Salisbury MD

50 years ago tonight was an evening like no other.

man on moon

At 10:56 PM EST on July 20. 1969 American astronaut Neil Armstrong became the first human being to set foot on the moon… 240,000 miles from home.  Nothing had ever united the masses both in the US and abroad as millions of people were glued to their televisions to watch this unearthly spectacle live.  15 minutes later Armstrong was joined by Buzz Aldrin to plant the Stars and Stripes.

Nearly every American is familiar with Armstrong’s first words when setting foot on the moon.  Did you know, however, that the actual first words spoken from the moon were by Buzz Aldrin, when he reported “Contact light” to Mission Control in Houston as the lunar module first rested on the surface?

In America, where protests against the Vietnam War were taking place on nearly a daily basis and the presidency of Richard Nixon was becoming a lightning rod, citizens of all walks of life put their differences aside and expressed pride in the US achieving a once thought to be impossible achievement.

For those of you too young to have witnessed this historic drama unfold live on TV let me tell you a bit about 1969.  The number one song in America was “In the Year 2525”  by Zager and Evans.  It is rather fitting that the song speculated about earth’s future at a time when man was walking on the moon for the first time.  Here it is.

The number one movie was “The Wild Bunch” on the day of the moon landing.  It was replaced the following week with a much more famous flick, the iconic “Easy Rider”, directed by Dennis Hopper, which introduced us to Peter Fonda and Jack Nicholson.   It was about young people searching for America and not being able to find it.  Sound familiar?

Muscle cars, like the Ford Mustang and Pontiac GTO were extremely popular.  I guess so because gasoline only cost 35 cents per gallon.  Speaking of gallons, you could buy a gallon of milk for $1.10.  A loaf of bread could be had for 23 cents.  You could buy a house for $40,000 and mail a letter for 6 cents.

Watching the moon landing, however, was priceless!  Especially so with Walter Cronkite reporting for a nonstop 29 hours.

Back on our planet it was a typical summer day, unlike what we’ll see today.  While July’s average high temperature in Salisbury is in the upper 80’s we’ll be flirting with 100 degrees both today and Sunday.  That’s a far cry from the 260 degrees that the moon reaches during daylight, but it’s a whole lot warmer than the -280 degrees that the moon reaches at night.

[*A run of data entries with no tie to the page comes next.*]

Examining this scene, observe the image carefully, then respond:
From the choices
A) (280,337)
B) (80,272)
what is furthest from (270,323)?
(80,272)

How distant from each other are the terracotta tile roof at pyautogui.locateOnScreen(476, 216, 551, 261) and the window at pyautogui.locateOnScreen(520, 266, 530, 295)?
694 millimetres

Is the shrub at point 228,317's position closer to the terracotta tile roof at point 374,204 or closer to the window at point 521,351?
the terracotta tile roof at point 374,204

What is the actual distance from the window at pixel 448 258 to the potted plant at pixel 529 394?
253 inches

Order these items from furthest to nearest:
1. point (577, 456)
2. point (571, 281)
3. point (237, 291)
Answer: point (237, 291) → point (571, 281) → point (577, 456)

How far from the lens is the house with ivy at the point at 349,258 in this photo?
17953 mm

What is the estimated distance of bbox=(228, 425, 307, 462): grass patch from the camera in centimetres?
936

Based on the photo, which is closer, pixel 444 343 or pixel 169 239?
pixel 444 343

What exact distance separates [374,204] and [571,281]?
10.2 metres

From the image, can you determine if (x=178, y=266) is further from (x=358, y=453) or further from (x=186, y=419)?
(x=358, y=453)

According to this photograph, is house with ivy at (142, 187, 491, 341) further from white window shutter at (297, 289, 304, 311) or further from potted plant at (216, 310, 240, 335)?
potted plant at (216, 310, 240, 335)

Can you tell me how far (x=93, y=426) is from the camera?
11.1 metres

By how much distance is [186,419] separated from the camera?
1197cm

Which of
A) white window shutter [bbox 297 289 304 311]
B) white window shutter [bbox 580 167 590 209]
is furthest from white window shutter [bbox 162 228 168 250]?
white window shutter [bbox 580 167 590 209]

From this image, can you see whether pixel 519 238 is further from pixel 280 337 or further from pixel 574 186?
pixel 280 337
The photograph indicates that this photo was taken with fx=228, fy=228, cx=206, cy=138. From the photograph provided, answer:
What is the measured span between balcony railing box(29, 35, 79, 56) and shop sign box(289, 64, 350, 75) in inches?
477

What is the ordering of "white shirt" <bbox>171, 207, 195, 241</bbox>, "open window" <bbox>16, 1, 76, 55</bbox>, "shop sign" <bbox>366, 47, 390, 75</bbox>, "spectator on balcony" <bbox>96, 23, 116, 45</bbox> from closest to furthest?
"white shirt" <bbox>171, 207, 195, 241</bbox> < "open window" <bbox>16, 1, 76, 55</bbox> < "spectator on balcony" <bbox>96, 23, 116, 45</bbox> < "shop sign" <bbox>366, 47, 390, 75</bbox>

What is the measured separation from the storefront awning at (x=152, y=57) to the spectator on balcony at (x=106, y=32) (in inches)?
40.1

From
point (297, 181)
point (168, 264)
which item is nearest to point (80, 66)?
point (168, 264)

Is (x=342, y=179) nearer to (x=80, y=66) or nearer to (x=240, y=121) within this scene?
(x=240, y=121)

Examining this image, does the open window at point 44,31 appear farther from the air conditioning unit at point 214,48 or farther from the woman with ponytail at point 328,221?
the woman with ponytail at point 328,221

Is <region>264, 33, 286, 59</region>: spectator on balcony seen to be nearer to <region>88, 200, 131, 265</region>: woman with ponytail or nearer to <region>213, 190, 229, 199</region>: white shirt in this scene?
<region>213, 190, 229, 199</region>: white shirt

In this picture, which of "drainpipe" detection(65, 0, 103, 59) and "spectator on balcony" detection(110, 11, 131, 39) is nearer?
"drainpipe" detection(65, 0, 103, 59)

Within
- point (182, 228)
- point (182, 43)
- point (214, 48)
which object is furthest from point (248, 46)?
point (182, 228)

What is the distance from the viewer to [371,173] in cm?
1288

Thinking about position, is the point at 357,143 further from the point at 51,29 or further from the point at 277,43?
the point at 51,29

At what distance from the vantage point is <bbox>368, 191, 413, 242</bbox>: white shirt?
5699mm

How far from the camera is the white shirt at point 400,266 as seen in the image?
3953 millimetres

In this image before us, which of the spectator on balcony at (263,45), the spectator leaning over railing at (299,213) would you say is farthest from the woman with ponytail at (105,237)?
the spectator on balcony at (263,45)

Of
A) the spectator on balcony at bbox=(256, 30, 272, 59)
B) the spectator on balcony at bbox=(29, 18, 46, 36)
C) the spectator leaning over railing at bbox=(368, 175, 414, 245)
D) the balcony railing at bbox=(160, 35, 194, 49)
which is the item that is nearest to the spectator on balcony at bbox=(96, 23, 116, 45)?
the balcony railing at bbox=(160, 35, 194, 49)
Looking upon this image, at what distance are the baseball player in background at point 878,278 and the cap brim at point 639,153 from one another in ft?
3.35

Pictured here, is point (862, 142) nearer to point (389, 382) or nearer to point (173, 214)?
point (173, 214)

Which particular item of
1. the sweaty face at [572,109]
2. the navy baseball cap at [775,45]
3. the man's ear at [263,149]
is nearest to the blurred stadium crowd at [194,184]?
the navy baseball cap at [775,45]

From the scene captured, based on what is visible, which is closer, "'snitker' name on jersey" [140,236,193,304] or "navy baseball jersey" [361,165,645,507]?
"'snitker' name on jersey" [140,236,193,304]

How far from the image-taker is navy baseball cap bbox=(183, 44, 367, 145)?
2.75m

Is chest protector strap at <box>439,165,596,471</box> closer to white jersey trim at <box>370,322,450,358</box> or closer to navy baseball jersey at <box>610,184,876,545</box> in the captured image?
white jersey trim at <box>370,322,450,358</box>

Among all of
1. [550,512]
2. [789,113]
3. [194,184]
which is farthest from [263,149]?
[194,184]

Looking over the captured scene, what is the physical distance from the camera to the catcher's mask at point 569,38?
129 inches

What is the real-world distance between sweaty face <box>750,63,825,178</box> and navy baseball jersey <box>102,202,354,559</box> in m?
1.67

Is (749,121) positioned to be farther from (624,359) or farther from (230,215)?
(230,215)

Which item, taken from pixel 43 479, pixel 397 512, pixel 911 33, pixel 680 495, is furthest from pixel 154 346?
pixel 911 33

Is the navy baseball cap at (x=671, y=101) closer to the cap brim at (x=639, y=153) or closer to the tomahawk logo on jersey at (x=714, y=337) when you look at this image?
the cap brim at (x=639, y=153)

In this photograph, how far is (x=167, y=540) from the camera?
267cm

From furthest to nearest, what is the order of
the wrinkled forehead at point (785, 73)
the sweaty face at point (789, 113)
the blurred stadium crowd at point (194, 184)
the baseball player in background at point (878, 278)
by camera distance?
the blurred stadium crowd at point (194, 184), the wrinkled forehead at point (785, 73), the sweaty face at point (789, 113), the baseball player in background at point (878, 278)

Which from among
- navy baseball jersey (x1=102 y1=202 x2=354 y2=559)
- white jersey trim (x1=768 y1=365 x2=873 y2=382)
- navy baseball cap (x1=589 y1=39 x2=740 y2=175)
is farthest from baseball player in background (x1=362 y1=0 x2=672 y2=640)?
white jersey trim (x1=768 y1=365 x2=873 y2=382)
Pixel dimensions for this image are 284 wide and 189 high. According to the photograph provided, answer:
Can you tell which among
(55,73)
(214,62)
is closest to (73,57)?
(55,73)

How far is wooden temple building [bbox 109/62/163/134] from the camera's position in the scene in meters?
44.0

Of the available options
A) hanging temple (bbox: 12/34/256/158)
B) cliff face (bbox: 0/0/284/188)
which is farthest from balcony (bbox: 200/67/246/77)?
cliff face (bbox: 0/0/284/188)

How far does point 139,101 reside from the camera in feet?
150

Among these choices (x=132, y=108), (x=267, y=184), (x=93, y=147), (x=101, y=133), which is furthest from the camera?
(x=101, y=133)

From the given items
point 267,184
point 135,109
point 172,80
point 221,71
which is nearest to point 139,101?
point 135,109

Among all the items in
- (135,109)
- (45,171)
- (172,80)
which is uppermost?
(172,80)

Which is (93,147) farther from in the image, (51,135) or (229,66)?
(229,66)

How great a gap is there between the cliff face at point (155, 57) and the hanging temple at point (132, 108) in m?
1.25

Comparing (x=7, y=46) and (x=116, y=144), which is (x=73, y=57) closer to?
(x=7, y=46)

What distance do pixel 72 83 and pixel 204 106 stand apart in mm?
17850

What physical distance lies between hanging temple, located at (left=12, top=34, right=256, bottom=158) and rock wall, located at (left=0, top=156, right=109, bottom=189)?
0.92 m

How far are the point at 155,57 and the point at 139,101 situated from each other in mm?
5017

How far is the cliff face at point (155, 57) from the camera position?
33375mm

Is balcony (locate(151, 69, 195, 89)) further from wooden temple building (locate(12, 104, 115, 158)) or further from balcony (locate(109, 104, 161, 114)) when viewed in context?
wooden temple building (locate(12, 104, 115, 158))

It matters not where we live on planet Earth.  The daily appearance of the moon reminds us that we’re all in this life together, for better or worse.  It shines on us with the same beauty and intensity regardless of our color, our religion, or the language we speak.


Would it not be nice if Americans of all backgrounds and beliefs could find something today to help them cool off just a bit, put their tempers on ice, and take the time to truly take pride in a unique national achievement?  I do not know what it could or would be, but the moon landing in 1969 serves as a reminder that it can be done!

Let’s do it!  Then, let’s do it again!